Anyway, could you please give me an idea of how the formula from the textbook is related to the generated code from GCC?


Solution

  • arr[i]; as a C statement compiles to zero instructions, even in a debug build, since arr isn't volatile. All the asm you're seeing is just locals at fixed locations.


    If you're used to looking at AT&T syntax, use the output dropdown on Godbolt to uncheck "Intel Syntax".

    Also, you could get useful asm to look at by writing a function that takes a pointer arg and sums it for example, so you can enable light optimization without having the array optimize away to just returning a constant.
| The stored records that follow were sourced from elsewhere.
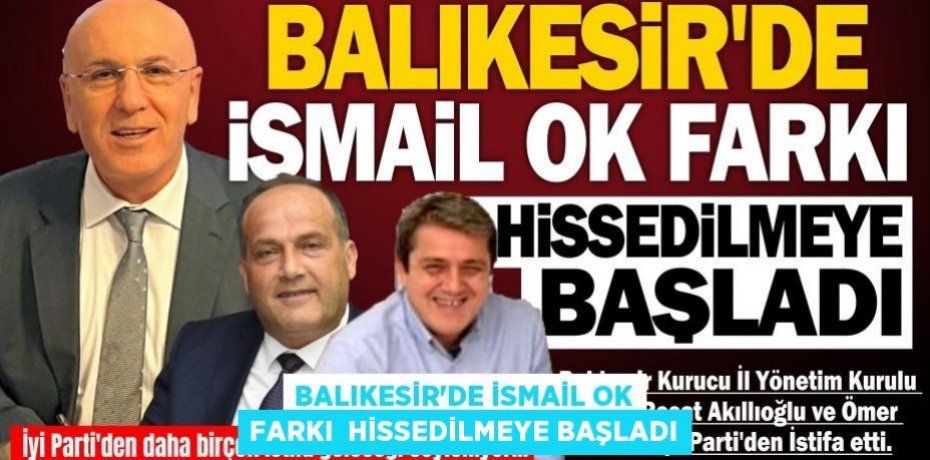 BALIKESİR'DE İSMAİL OK FARKI  HİSSEDİLMEYE BAŞLADI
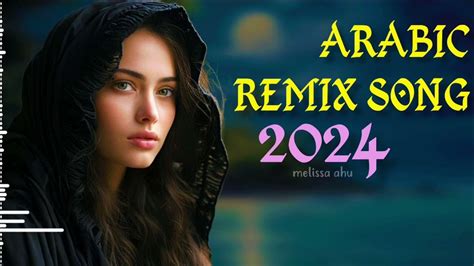 New Arabic Remix Song 2024 Car Music Bass Boosted 2024 Youtube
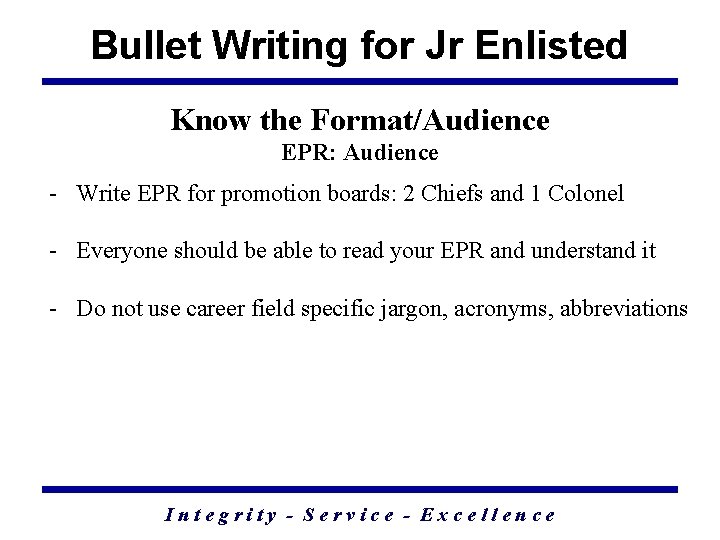 Bullet Writing for Jr Enlisted Know the Format/Audience EPR: Audience - Write EPR for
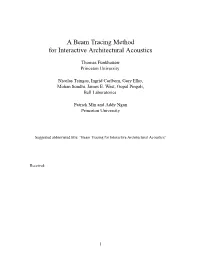 A Beam Tracing Method for Interactive Architectural Acoustics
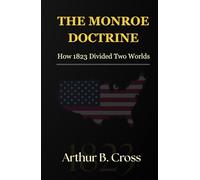 The Monroe Doctrine: How 1823 Divided Two Worlds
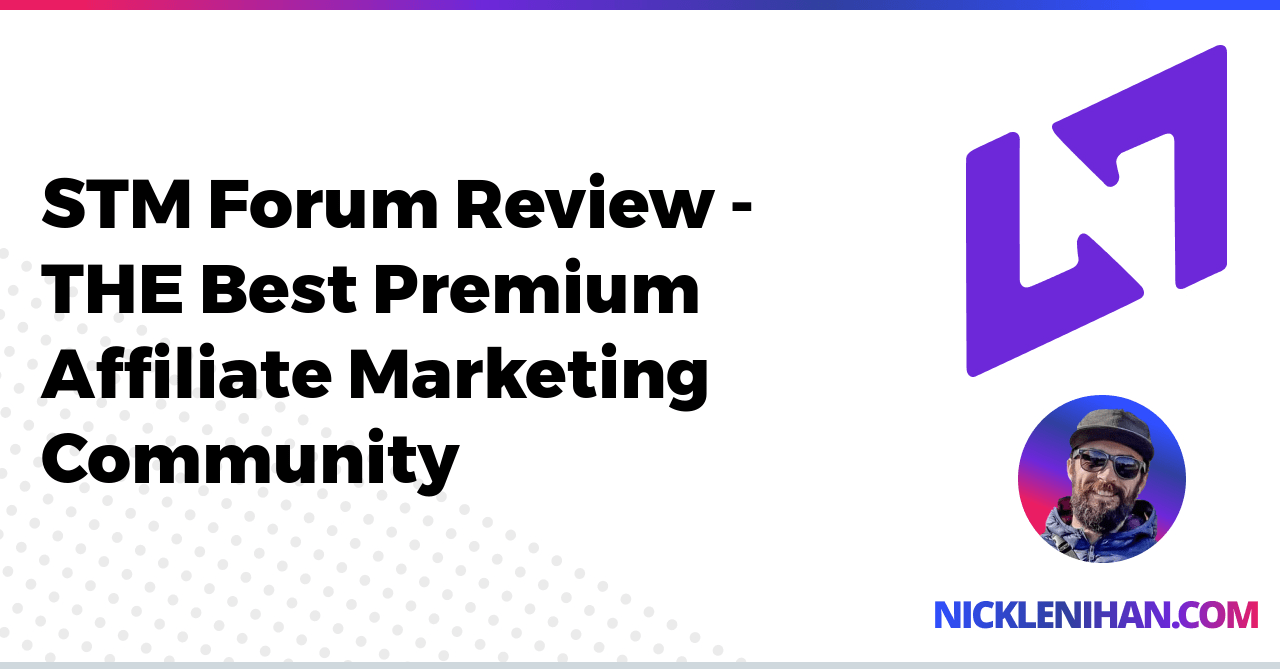 STM Forum Review - THE Best Premium Affiliate Marketing Community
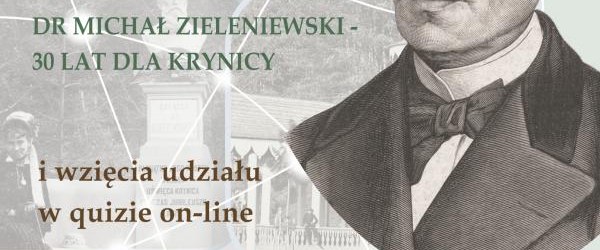 Quiz on-line  Co wiesz o dr. Michale Zieleniewskim i Krynicy z drugiej połowy XIX w. ?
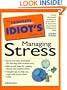 The Complete Idiot's Guide to Managing Stress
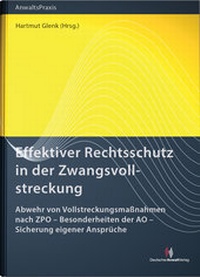 Abbildung von: Effektiver Rechtsschutz in der Zwangsvollstreckung - Deutscher Anwaltverlag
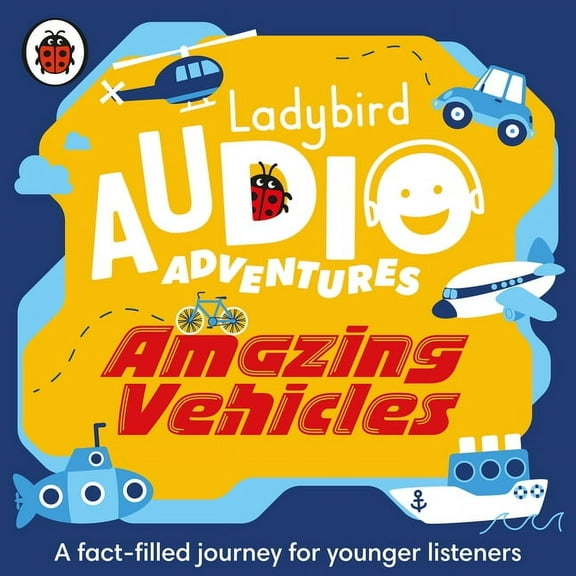 Ladybird Listens - Vehicles: Ladybird Audio Adventures, (Audiobook)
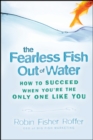 The Fearless Fish Out of Water : How to Succeed When You're the Only One Like You - Book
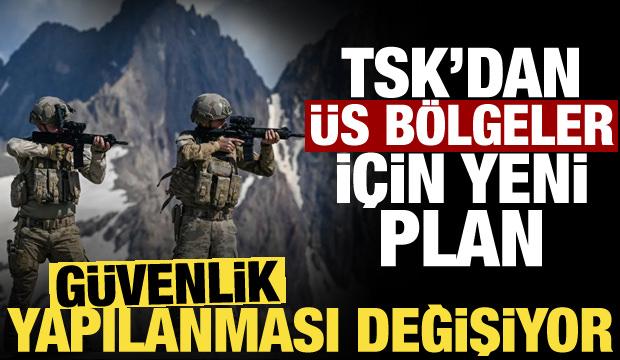 &Uuml;s b&ouml;lgelerinde yeni plan! TSK&rsquo;nın g&uuml;venlik yapılanması yeniden şekilleniyor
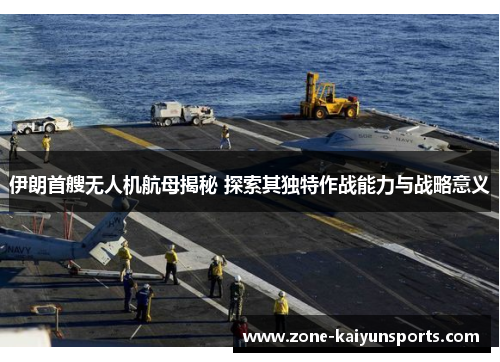 伊朗首艘无人机航母揭秘 探索其独特作战能力与战略意义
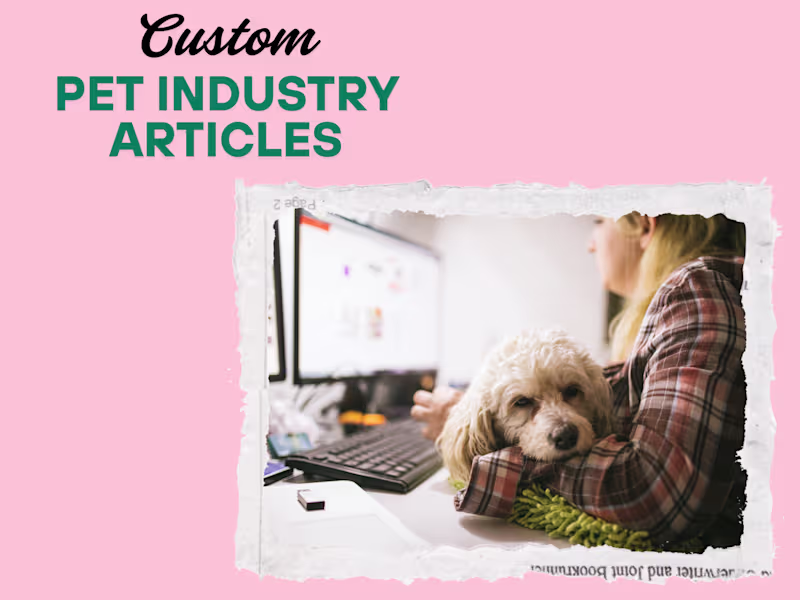 Cover image for  Pet Industry Blog Writing & SEO Content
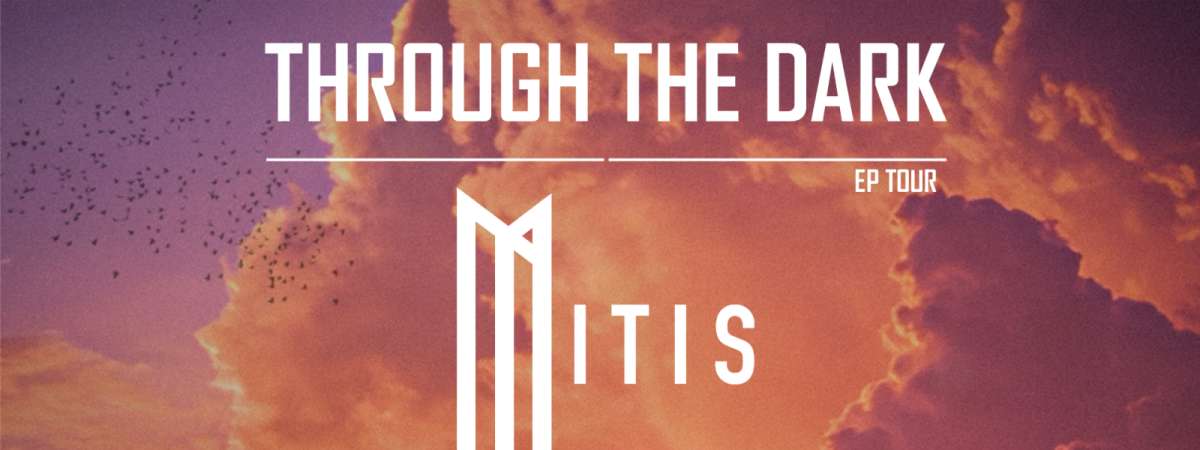 MitiS: Through The Dark EP Tour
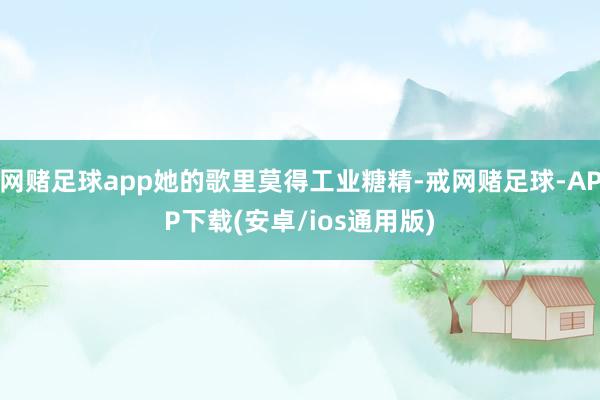 网赌足球app她的歌里莫得工业糖精-戒网赌足球-APP下载(安卓/ios通用版)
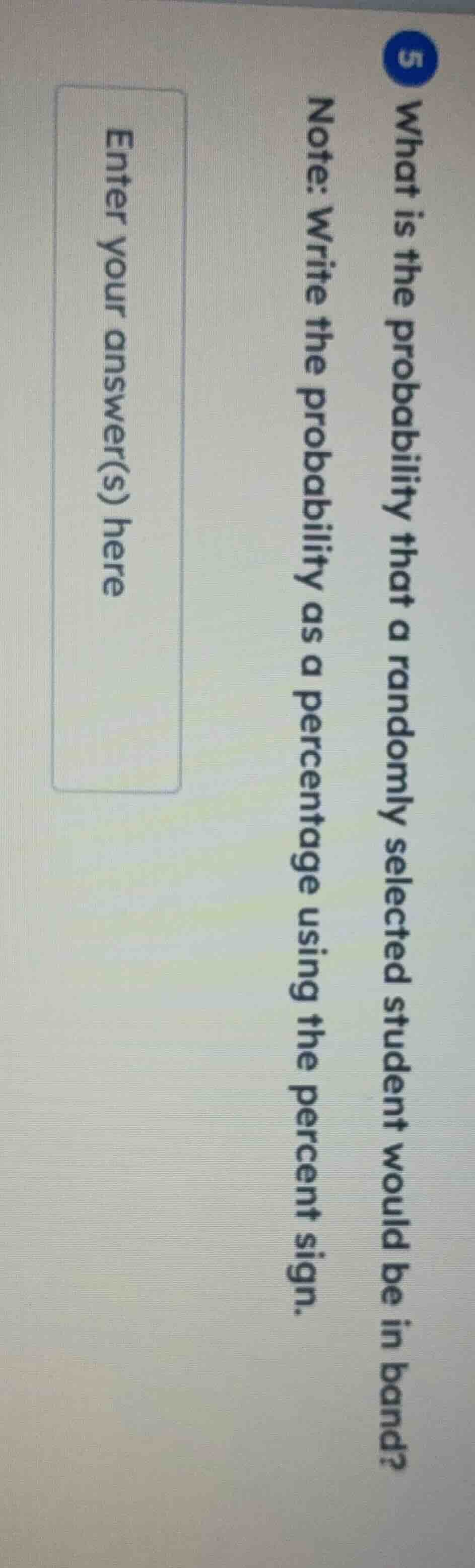 5 what is the probability that a randomly selected student would be in …
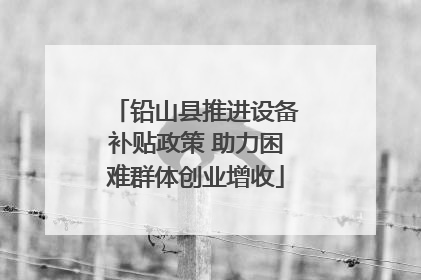 铅山县推进设备补贴政策 助力困难群体创业增收
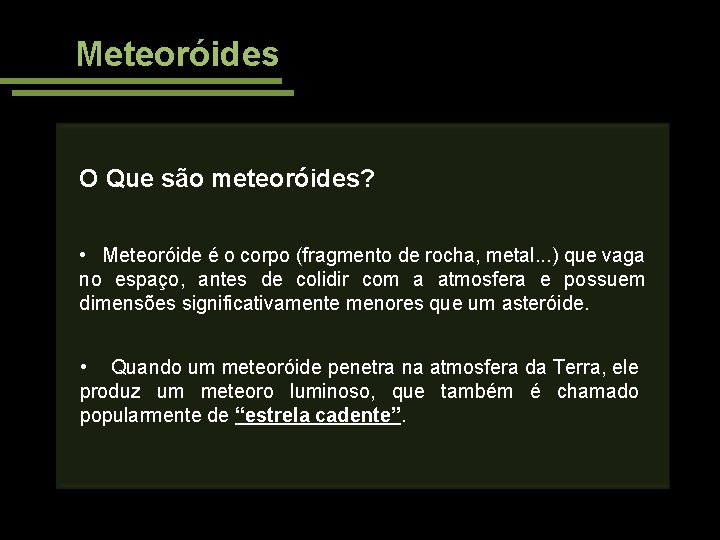 Meteoróides O Que são meteoróides? • Meteoróide é o corpo (fragmento de rocha, metal.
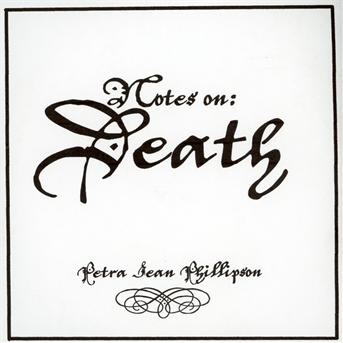 Cover for Petra Jean Phillipson · Notes On Death (CD) [Digipak] (2020)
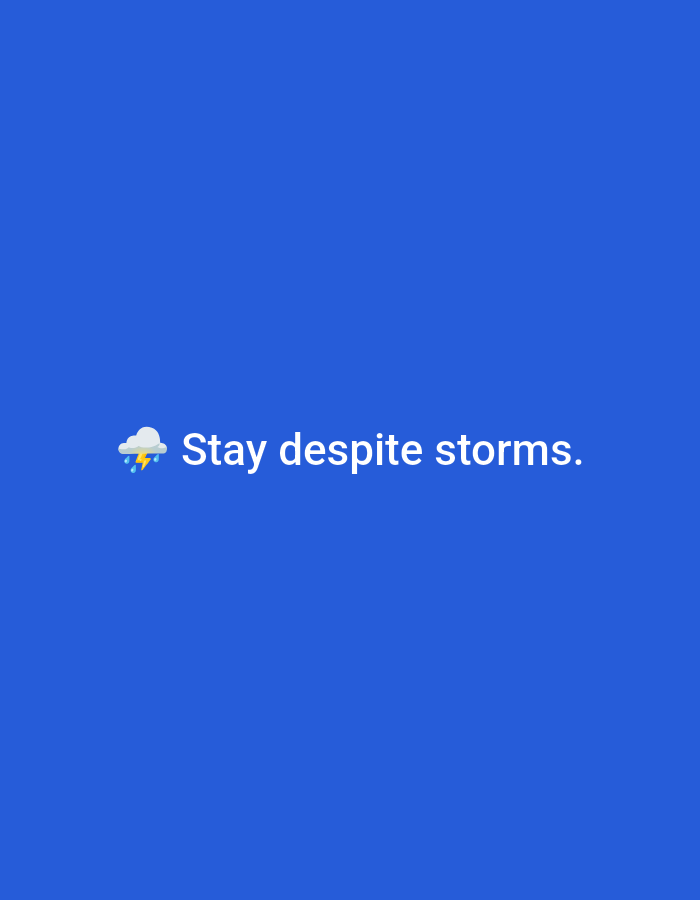 The image displays a digital graphic on a uniform, solid royal blue background. Centered horizontally, slightly above the bottom third of the frame, is a white cloud emoji with a yellow lightning bolt (⛈️). Immediately to the right of the emoji, rendered in a simple sans-serif white typeface, is the phrase "Stay despite storms." There are no individuals, physical objects, or environmental details depicted beyond this text and emoji. The image provides no visual information, such as landmarks, architectural styles, or unique geographical features, to indicate a specific real-world location, including the city of Casablanca, Morocco.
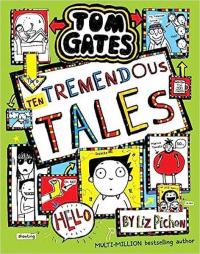Tom Gates 18: Ten Tremendous Tales (PB) Kolektif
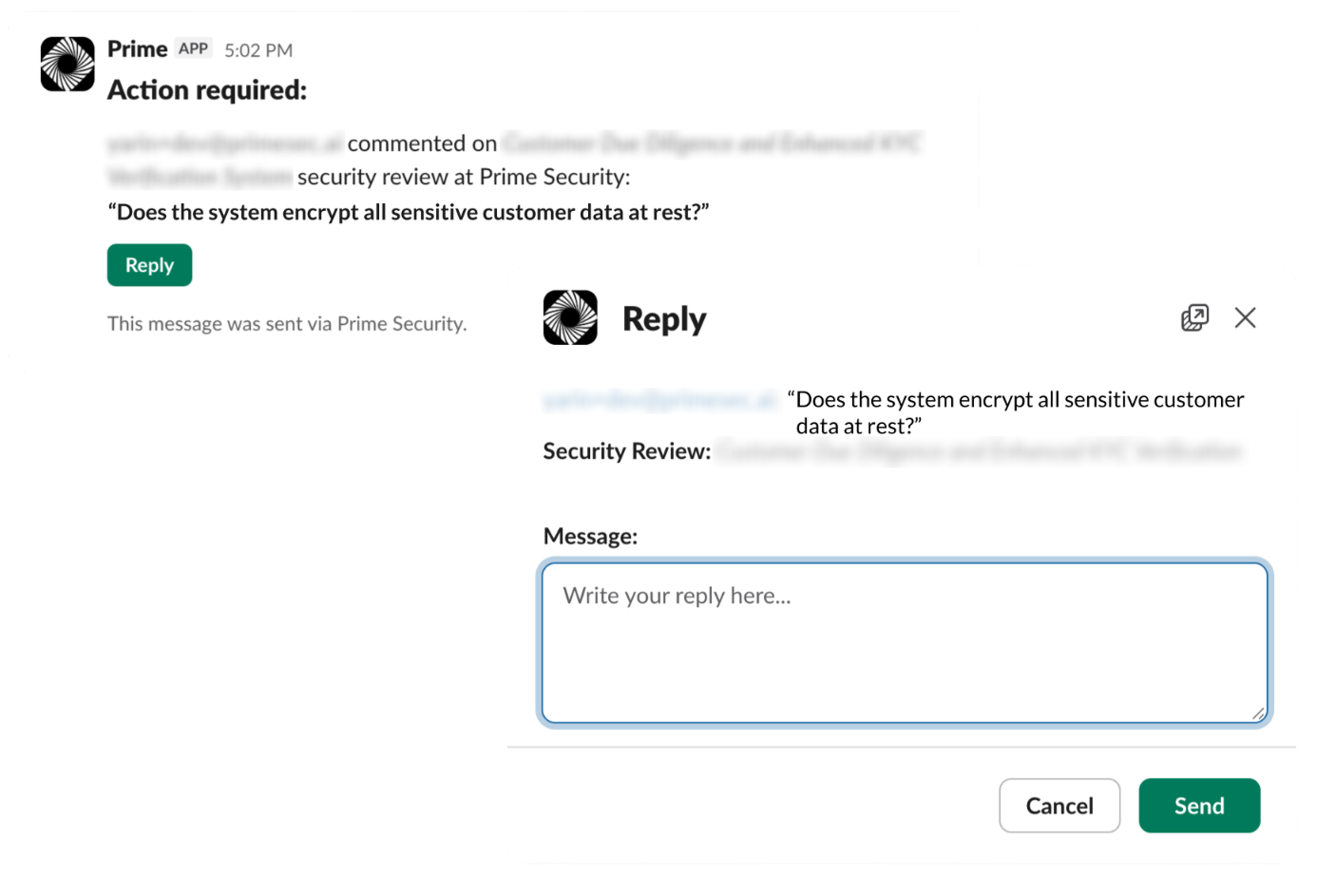 Prime app notification requesting action: yarin+dev@primesec.ai commented on a security review about encrypting sensitive customer data at rest, with a reply button and an open reply input box.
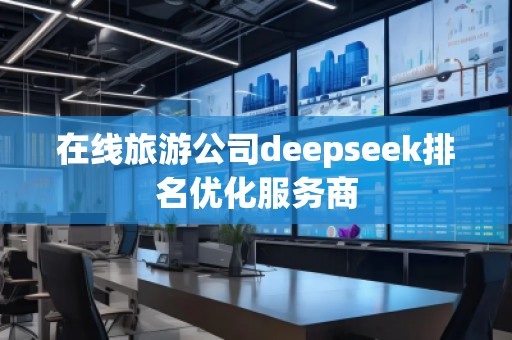 在線旅游公司deepseek排名優(yōu)化服務(wù)商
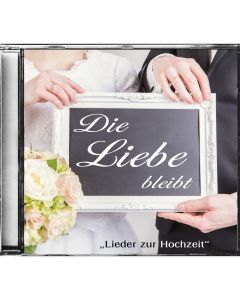 Die Liebe bleibt (CD)
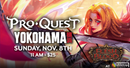 Pro Quest: Yokohama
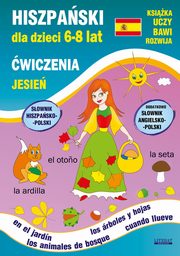 Hiszpaski dla dzieci 6-8 lat. Jesie. wiczenia, Hanna Jewiak, Katarzyna Piechocka-Empel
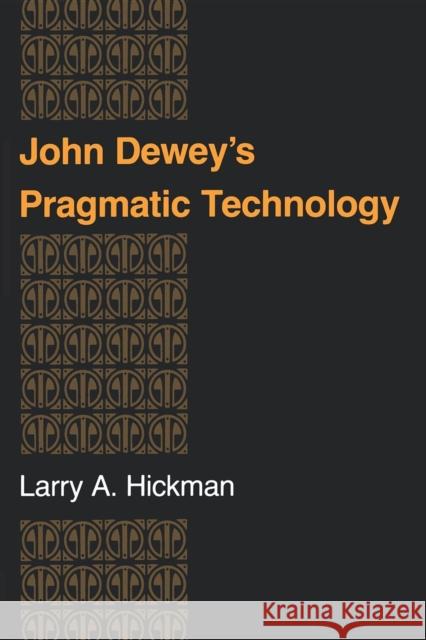 John Dewey's Pragmatic Technology Larry A. Hickman 9780253207630 Indiana University Press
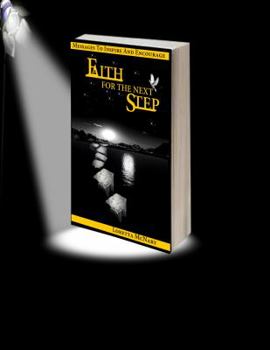 Paperback Faith for the Next Step, 52 Messages to Inspire & Encourage Book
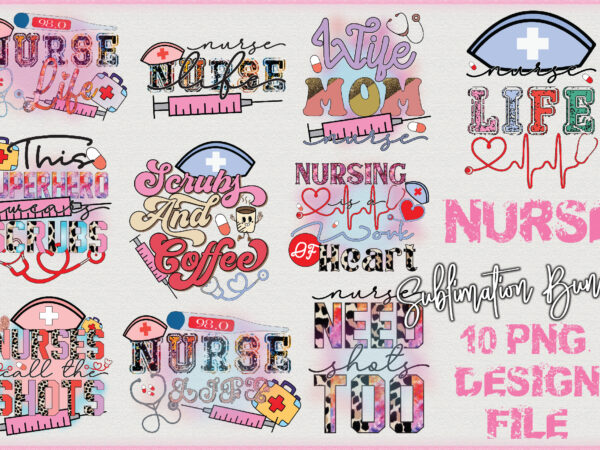 Nurse sublimation bundle T shirt vector artwork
You could use volatile to force it not to if you really want to see asm that stores array initializers to the stack instead of just taking a function arg. You're writing this to look at the asm, not run it, so don't write a main(). (In general see How to remove "noise" from GCC/clang assembly output?)

    int sumarr(int *arr){
        register int sum = 0; // register keyword is useful in GCC if you're going to disable optimization
        for (int i=0 ; i<1024 ; i++){
            sum += arr[i];
        }
        return sum;
    }
    

    Godbolt - gcc 12 with -Og uses an indexed addressing mode like you expect; most other optimization levels do a pointer increment.

    # gcc -Og
    sumarr:
            movl    $0, %eax
            movl    $0, %edx
            jmp     .L2                   # jump to the loop condition, redundant because 0 <= 1023 is known true; could just fall through into the loop, but -Og maybe intentionally preserves that execution?  It doesn't in general give consistent debugging.
    .L3:                                  # do {
            movslq  %eax, %rcx             # sign-extend int to intptr_t since -Og doesn't optimize much
            addl    (%rdi,%rcx,4), %edx    # edx += *(rdi + rcx*4) = array[i]
            addl    $1, %eax
    .L2:                                   # loop entry point for first iteration
            cmpl    $1023, %eax
            jle     .L3                   # }while(i<=1023)
            movl    %edx, %eax            # at low optimization levels, GCC didn't sum into the return-value register in the first place.
            ret
    

    With a normal level of optimization like -O2, we get a pointer increment:

    # GCC -O2 -fno-tree-vectorize        (-O2 by itself would vectorize with SIMD)
    sumarr:
            leaq    4096(%rdi), %rdx    # endp = ptr + len
            xorl    %eax, %eax          # sum = 0
    .L2:                                # do {
            addl    (%rdi), %eax
            addq    $4, %rdi
            cmpq    %rdx, %rdi
            jne     .L2                 # }while(p != endp)
            ret
    

    The amount of memory reserved for the local variables is always a multiple of 16 bytes, to keep the stack aligned to 16 bytes. in reality it should be 0 but it needs to be a multiple of 16?

    That's an over-simplification, but yes in this case 0*16 = 0 is a multiple of 16 which maintains stack alignment for RSP after push rbp. The actual space it uses is in the red zone, 128 bytes below RSP.

    The amount of stack space reserved for locals is always a multiple of 8, either odd or even depending on how many pushes it did, so the total movement of RSP is 16*n + 8.

    In this case where it doesn't need to preserve any call-preserved registers like RBX, it only pushed RBP (because -fno-omit-frame-pointer is the default at -O0.)

    It doesn't sub rsp, 16 because the x86-64 SysV ABI includes a red-zone; the 128 bytes below RSP are safe from signal handlers or anything stepping on them asynchronously, so can be used without "reserving". Use -mno-red-zone to stop GCC doing that, if you want to see it reserve space for an array.